• 09May

    - Bonjour, j’aimerais prendre un rendez-vous pour euh… une consultation.
    - Bonjour madame (*salaud*), c’est pour une première consultation ?
    - oui
    - Ha. Et qui vous a conseillé à moi ?
    - Les pages jaunes.
    - Ha. Ok. Je suis le dernier sur la liste alors…

    A vrai dire, non mon brave monsieur, vous êtes le premier que j’appelle, votre nom me plaît bien, ainsi que votre adresse. Vous êtes remboursé par la sécu, vous allez me bourrer de médocs euphorisants, et de plus, vous me filez un rendez-vous dans moins d’une semaine. J’aurais été conne de vous avouer tout ça.
    Non non. Je vais plutôt vous parler de mon obsession lacrymale.
    Y’en a qui ont les couilles remplies de foutre et qui ne pensent qu’à les vider. Moi, c’est pareil.
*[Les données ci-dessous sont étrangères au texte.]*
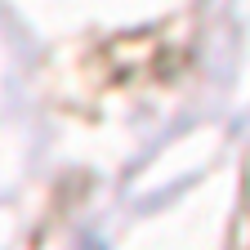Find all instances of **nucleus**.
Here are the masks:
<instances>
[{"label":"nucleus","instance_id":"nucleus-1","mask_svg":"<svg viewBox=\"0 0 250 250\" xmlns=\"http://www.w3.org/2000/svg\"><path fill=\"white\" fill-rule=\"evenodd\" d=\"M85 250H94V246H85Z\"/></svg>","mask_w":250,"mask_h":250}]
</instances>
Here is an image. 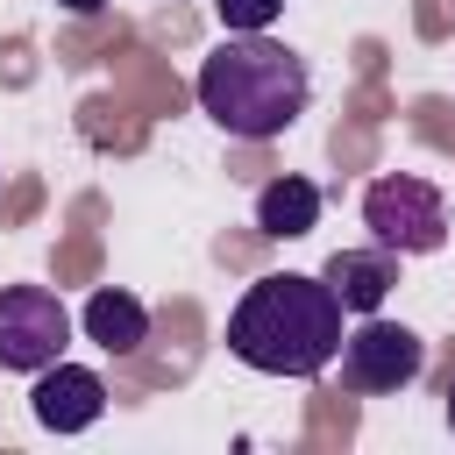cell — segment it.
Instances as JSON below:
<instances>
[{"label":"cell","instance_id":"ba28073f","mask_svg":"<svg viewBox=\"0 0 455 455\" xmlns=\"http://www.w3.org/2000/svg\"><path fill=\"white\" fill-rule=\"evenodd\" d=\"M313 220H320V185L313 178H270L263 192H256V228L263 235H277V242H291V235H313Z\"/></svg>","mask_w":455,"mask_h":455},{"label":"cell","instance_id":"6da1fadb","mask_svg":"<svg viewBox=\"0 0 455 455\" xmlns=\"http://www.w3.org/2000/svg\"><path fill=\"white\" fill-rule=\"evenodd\" d=\"M228 355L263 377H320L341 355V299L327 277L270 270L228 313Z\"/></svg>","mask_w":455,"mask_h":455},{"label":"cell","instance_id":"277c9868","mask_svg":"<svg viewBox=\"0 0 455 455\" xmlns=\"http://www.w3.org/2000/svg\"><path fill=\"white\" fill-rule=\"evenodd\" d=\"M419 370H427V341L412 327H398V320L363 313V327L341 334V384L348 391H370V398L377 391H405Z\"/></svg>","mask_w":455,"mask_h":455},{"label":"cell","instance_id":"3957f363","mask_svg":"<svg viewBox=\"0 0 455 455\" xmlns=\"http://www.w3.org/2000/svg\"><path fill=\"white\" fill-rule=\"evenodd\" d=\"M363 228L398 256H427V249L448 242V199H441V185H427L412 171H391L363 192Z\"/></svg>","mask_w":455,"mask_h":455},{"label":"cell","instance_id":"52a82bcc","mask_svg":"<svg viewBox=\"0 0 455 455\" xmlns=\"http://www.w3.org/2000/svg\"><path fill=\"white\" fill-rule=\"evenodd\" d=\"M327 291L341 299V313H377L384 299H391V284H398V249H334L327 256Z\"/></svg>","mask_w":455,"mask_h":455},{"label":"cell","instance_id":"8fae6325","mask_svg":"<svg viewBox=\"0 0 455 455\" xmlns=\"http://www.w3.org/2000/svg\"><path fill=\"white\" fill-rule=\"evenodd\" d=\"M57 7H64V14H100L107 0H57Z\"/></svg>","mask_w":455,"mask_h":455},{"label":"cell","instance_id":"9c48e42d","mask_svg":"<svg viewBox=\"0 0 455 455\" xmlns=\"http://www.w3.org/2000/svg\"><path fill=\"white\" fill-rule=\"evenodd\" d=\"M78 320H85V334H92L107 355H135V348L149 341V313H142L135 291H92Z\"/></svg>","mask_w":455,"mask_h":455},{"label":"cell","instance_id":"8992f818","mask_svg":"<svg viewBox=\"0 0 455 455\" xmlns=\"http://www.w3.org/2000/svg\"><path fill=\"white\" fill-rule=\"evenodd\" d=\"M28 405H36V419L50 427V434H85L100 412H107V384L85 370V363H43L36 370V391H28Z\"/></svg>","mask_w":455,"mask_h":455},{"label":"cell","instance_id":"5b68a950","mask_svg":"<svg viewBox=\"0 0 455 455\" xmlns=\"http://www.w3.org/2000/svg\"><path fill=\"white\" fill-rule=\"evenodd\" d=\"M64 341H71V313H64L57 291H43V284H7L0 291V370L36 377L43 363L64 355Z\"/></svg>","mask_w":455,"mask_h":455},{"label":"cell","instance_id":"7c38bea8","mask_svg":"<svg viewBox=\"0 0 455 455\" xmlns=\"http://www.w3.org/2000/svg\"><path fill=\"white\" fill-rule=\"evenodd\" d=\"M448 427H455V384H448Z\"/></svg>","mask_w":455,"mask_h":455},{"label":"cell","instance_id":"30bf717a","mask_svg":"<svg viewBox=\"0 0 455 455\" xmlns=\"http://www.w3.org/2000/svg\"><path fill=\"white\" fill-rule=\"evenodd\" d=\"M213 7H220L228 36H263V28L284 14V0H213Z\"/></svg>","mask_w":455,"mask_h":455},{"label":"cell","instance_id":"7a4b0ae2","mask_svg":"<svg viewBox=\"0 0 455 455\" xmlns=\"http://www.w3.org/2000/svg\"><path fill=\"white\" fill-rule=\"evenodd\" d=\"M313 100L306 57L263 36H228L206 64H199V114L220 121L235 142H270L284 135Z\"/></svg>","mask_w":455,"mask_h":455}]
</instances>
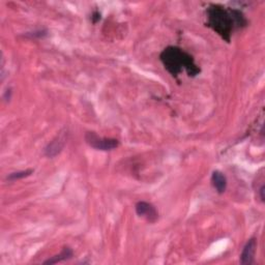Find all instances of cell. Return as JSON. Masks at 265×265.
Instances as JSON below:
<instances>
[{"label": "cell", "mask_w": 265, "mask_h": 265, "mask_svg": "<svg viewBox=\"0 0 265 265\" xmlns=\"http://www.w3.org/2000/svg\"><path fill=\"white\" fill-rule=\"evenodd\" d=\"M208 26L227 42L234 28L246 26L247 21L240 10L214 6L208 9Z\"/></svg>", "instance_id": "cell-1"}, {"label": "cell", "mask_w": 265, "mask_h": 265, "mask_svg": "<svg viewBox=\"0 0 265 265\" xmlns=\"http://www.w3.org/2000/svg\"><path fill=\"white\" fill-rule=\"evenodd\" d=\"M161 61L165 69L174 77L180 74L183 69L192 77L200 73V69L195 64L194 58L177 47L166 48L161 54Z\"/></svg>", "instance_id": "cell-2"}, {"label": "cell", "mask_w": 265, "mask_h": 265, "mask_svg": "<svg viewBox=\"0 0 265 265\" xmlns=\"http://www.w3.org/2000/svg\"><path fill=\"white\" fill-rule=\"evenodd\" d=\"M85 141L90 147L103 151H110L119 146V141L117 139L103 138L95 132H87L85 134Z\"/></svg>", "instance_id": "cell-3"}, {"label": "cell", "mask_w": 265, "mask_h": 265, "mask_svg": "<svg viewBox=\"0 0 265 265\" xmlns=\"http://www.w3.org/2000/svg\"><path fill=\"white\" fill-rule=\"evenodd\" d=\"M66 140H68V132L66 131L60 132L59 134L46 146L45 148L46 156L52 158L58 155L64 148L65 144H66Z\"/></svg>", "instance_id": "cell-4"}, {"label": "cell", "mask_w": 265, "mask_h": 265, "mask_svg": "<svg viewBox=\"0 0 265 265\" xmlns=\"http://www.w3.org/2000/svg\"><path fill=\"white\" fill-rule=\"evenodd\" d=\"M136 214L149 223H155L158 219L156 208L149 202L140 201L136 204Z\"/></svg>", "instance_id": "cell-5"}, {"label": "cell", "mask_w": 265, "mask_h": 265, "mask_svg": "<svg viewBox=\"0 0 265 265\" xmlns=\"http://www.w3.org/2000/svg\"><path fill=\"white\" fill-rule=\"evenodd\" d=\"M257 250V240L255 237L246 244L243 249L241 255V264L243 265H252L255 262V254Z\"/></svg>", "instance_id": "cell-6"}, {"label": "cell", "mask_w": 265, "mask_h": 265, "mask_svg": "<svg viewBox=\"0 0 265 265\" xmlns=\"http://www.w3.org/2000/svg\"><path fill=\"white\" fill-rule=\"evenodd\" d=\"M211 184L219 194H224L227 189V178L223 172L216 170L211 174Z\"/></svg>", "instance_id": "cell-7"}, {"label": "cell", "mask_w": 265, "mask_h": 265, "mask_svg": "<svg viewBox=\"0 0 265 265\" xmlns=\"http://www.w3.org/2000/svg\"><path fill=\"white\" fill-rule=\"evenodd\" d=\"M73 251L71 248L69 247H64L60 253L58 255H55V256H53L51 258H49L48 260H46L44 262L45 265H52V264H56V263H59L61 261H64V260H68V259H71L73 257Z\"/></svg>", "instance_id": "cell-8"}, {"label": "cell", "mask_w": 265, "mask_h": 265, "mask_svg": "<svg viewBox=\"0 0 265 265\" xmlns=\"http://www.w3.org/2000/svg\"><path fill=\"white\" fill-rule=\"evenodd\" d=\"M34 170L33 169H27V170H22V171H17V172H12V173L8 174L6 176V180L8 181H16L19 179H23L30 176L31 174H33Z\"/></svg>", "instance_id": "cell-9"}, {"label": "cell", "mask_w": 265, "mask_h": 265, "mask_svg": "<svg viewBox=\"0 0 265 265\" xmlns=\"http://www.w3.org/2000/svg\"><path fill=\"white\" fill-rule=\"evenodd\" d=\"M27 35L30 36V37H38V38H41V37H44V36L47 35V30H37V31L31 32V33H28Z\"/></svg>", "instance_id": "cell-10"}, {"label": "cell", "mask_w": 265, "mask_h": 265, "mask_svg": "<svg viewBox=\"0 0 265 265\" xmlns=\"http://www.w3.org/2000/svg\"><path fill=\"white\" fill-rule=\"evenodd\" d=\"M265 190V187H264V184L261 185V188L259 189V196H260V199H261V201L264 202L265 201V196H264V191Z\"/></svg>", "instance_id": "cell-11"}, {"label": "cell", "mask_w": 265, "mask_h": 265, "mask_svg": "<svg viewBox=\"0 0 265 265\" xmlns=\"http://www.w3.org/2000/svg\"><path fill=\"white\" fill-rule=\"evenodd\" d=\"M3 98H4L5 101H8V102H9V100L11 99V89H10V88H8L7 90H5Z\"/></svg>", "instance_id": "cell-12"}]
</instances>
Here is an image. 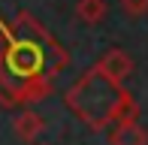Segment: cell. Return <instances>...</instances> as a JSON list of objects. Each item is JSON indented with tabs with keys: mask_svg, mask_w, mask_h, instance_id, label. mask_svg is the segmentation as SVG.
Wrapping results in <instances>:
<instances>
[{
	"mask_svg": "<svg viewBox=\"0 0 148 145\" xmlns=\"http://www.w3.org/2000/svg\"><path fill=\"white\" fill-rule=\"evenodd\" d=\"M130 91L112 76H106L103 70L94 64L91 70H85L70 88L64 91V106L79 118L88 130H106L109 124H118L121 118V103Z\"/></svg>",
	"mask_w": 148,
	"mask_h": 145,
	"instance_id": "1",
	"label": "cell"
},
{
	"mask_svg": "<svg viewBox=\"0 0 148 145\" xmlns=\"http://www.w3.org/2000/svg\"><path fill=\"white\" fill-rule=\"evenodd\" d=\"M97 67L103 70L106 76H112L115 82L124 85V82H127V76L133 72V57L127 55L124 49H109V51H106V55L97 61Z\"/></svg>",
	"mask_w": 148,
	"mask_h": 145,
	"instance_id": "2",
	"label": "cell"
},
{
	"mask_svg": "<svg viewBox=\"0 0 148 145\" xmlns=\"http://www.w3.org/2000/svg\"><path fill=\"white\" fill-rule=\"evenodd\" d=\"M109 145H148V130L139 124V118L118 121L115 130L109 133Z\"/></svg>",
	"mask_w": 148,
	"mask_h": 145,
	"instance_id": "3",
	"label": "cell"
},
{
	"mask_svg": "<svg viewBox=\"0 0 148 145\" xmlns=\"http://www.w3.org/2000/svg\"><path fill=\"white\" fill-rule=\"evenodd\" d=\"M12 130H15V136H18L21 142H36L39 136L45 133V118L36 115L33 109H24L21 115L12 121Z\"/></svg>",
	"mask_w": 148,
	"mask_h": 145,
	"instance_id": "4",
	"label": "cell"
},
{
	"mask_svg": "<svg viewBox=\"0 0 148 145\" xmlns=\"http://www.w3.org/2000/svg\"><path fill=\"white\" fill-rule=\"evenodd\" d=\"M106 0H79L76 3V18L82 24H100L106 18Z\"/></svg>",
	"mask_w": 148,
	"mask_h": 145,
	"instance_id": "5",
	"label": "cell"
},
{
	"mask_svg": "<svg viewBox=\"0 0 148 145\" xmlns=\"http://www.w3.org/2000/svg\"><path fill=\"white\" fill-rule=\"evenodd\" d=\"M121 9L130 18H142L148 15V0H121Z\"/></svg>",
	"mask_w": 148,
	"mask_h": 145,
	"instance_id": "6",
	"label": "cell"
}]
</instances>
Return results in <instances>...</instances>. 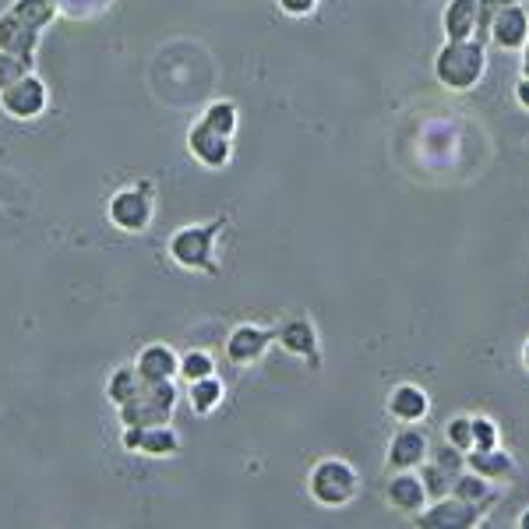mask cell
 <instances>
[{
  "mask_svg": "<svg viewBox=\"0 0 529 529\" xmlns=\"http://www.w3.org/2000/svg\"><path fill=\"white\" fill-rule=\"evenodd\" d=\"M57 15V0H18L11 11L0 15V50L18 53L32 64L39 46V32L43 25L53 22Z\"/></svg>",
  "mask_w": 529,
  "mask_h": 529,
  "instance_id": "6da1fadb",
  "label": "cell"
},
{
  "mask_svg": "<svg viewBox=\"0 0 529 529\" xmlns=\"http://www.w3.org/2000/svg\"><path fill=\"white\" fill-rule=\"evenodd\" d=\"M487 50L480 39H448L434 57V75L445 89L470 92L484 78Z\"/></svg>",
  "mask_w": 529,
  "mask_h": 529,
  "instance_id": "7a4b0ae2",
  "label": "cell"
},
{
  "mask_svg": "<svg viewBox=\"0 0 529 529\" xmlns=\"http://www.w3.org/2000/svg\"><path fill=\"white\" fill-rule=\"evenodd\" d=\"M173 403H177L173 378L170 381H142L135 399L120 406V420H124V427H159L170 420Z\"/></svg>",
  "mask_w": 529,
  "mask_h": 529,
  "instance_id": "3957f363",
  "label": "cell"
},
{
  "mask_svg": "<svg viewBox=\"0 0 529 529\" xmlns=\"http://www.w3.org/2000/svg\"><path fill=\"white\" fill-rule=\"evenodd\" d=\"M307 487H311L314 501H321V505H328V508H339V505H350V501L357 498L360 477L346 459H321L311 470Z\"/></svg>",
  "mask_w": 529,
  "mask_h": 529,
  "instance_id": "277c9868",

Avec mes yeux.
    J’ai besoin de chialer, d’hurler, de me rouler par terre, de geindre et de me mettre à la porte de mon corps.
    Sac à mots, poubelle à pensées que je suis.
    J’ingurgite votre monde et ne sait pas donner le mien.
    Il n’en sort que de la bile.

  • 09May

    Reflexion faite…
    J’aime bien cette expression. Elle est marrante.
    Tu parles qu’elle est faite la reflexion. Toute la nuit qu’elle a pris son temps et qu’elle s’est pomponnée, bichonnée, curé les oreilles.
    Je suis incapable de m’en sortir toute seule, cette fois.
    Parce que les rochers s’effondrent. Parce qu’ils ne seront pas toujours là pour moi.
    Parce que j’ai envie de et besoin de me sortir de là et que je regarde en -bas… je sais que je suis capable de tout lâcher. Il suffit d’un instant, d’un seul instant de ce désespoir aride et sans barrière.

    J’ai tout cassé, tout détruit. J’ai fui. Lâché. Abandonné.
    Me croyant toujours assez forte pour m’en sortir sans l’aide de personne.
    Et aveugle au point de ne pas voir que jamais je n’ai été vraiment seule jusque là.

    C’est donc normal de finir par comprendre qu’on n’est qu’une imbécile egoiste.
    Juste que ce n’est pas une consolation.